From this book
For simplicity, let us consider a haploid organism and assume that the frequencies of alleles $A_1$ and $A_2$ are given by $x$ and $y=1-x$, respectively. We also assume that the fitnesses of $A_1$ and $A_2$ are $w_1 = 1$ and $w_2 = 1-s$, respectively. In this case the mean fitness $\bar w$ is given by $x + (1-x)(1-s)= 1-sy$, and the allele frequency change per generation becomes
$$\Delta x = \frac{dx}{dt} = \frac{sxy}{1-sy}$$
If I would have to find what $\frac{dx}{dt}$ equals I would use the Wright-Fisher equation and find that:
$$\frac{dx}{dt} = \frac{w_1 \cdot x}{\bar w} = \frac{x}{1-sy}$$
, which is obviously not the same result as what the author found...
What am I missing?

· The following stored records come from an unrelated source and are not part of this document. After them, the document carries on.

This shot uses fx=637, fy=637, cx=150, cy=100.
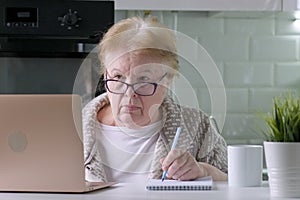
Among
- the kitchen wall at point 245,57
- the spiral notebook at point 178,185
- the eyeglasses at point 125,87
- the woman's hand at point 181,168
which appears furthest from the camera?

How did the author find out this result $\frac{dx}{dt} = \frac{sxy}{1-sy}$?
Answer
Here is my full derivation to the book example you gave, hopefully it'll help you clear up what went wrong:
You need to remember that after there is selection acting on the population, you no longer have a total of 1 after selection. Think of selection as "killing" individuals, which means the total is now 1 minus what has been "selected out". sy is what is selected out, therefore the new total is 1-sy. Which means you now divide each of your frequencies by 1-s*y (see picture).
Please comment if you need more explaining.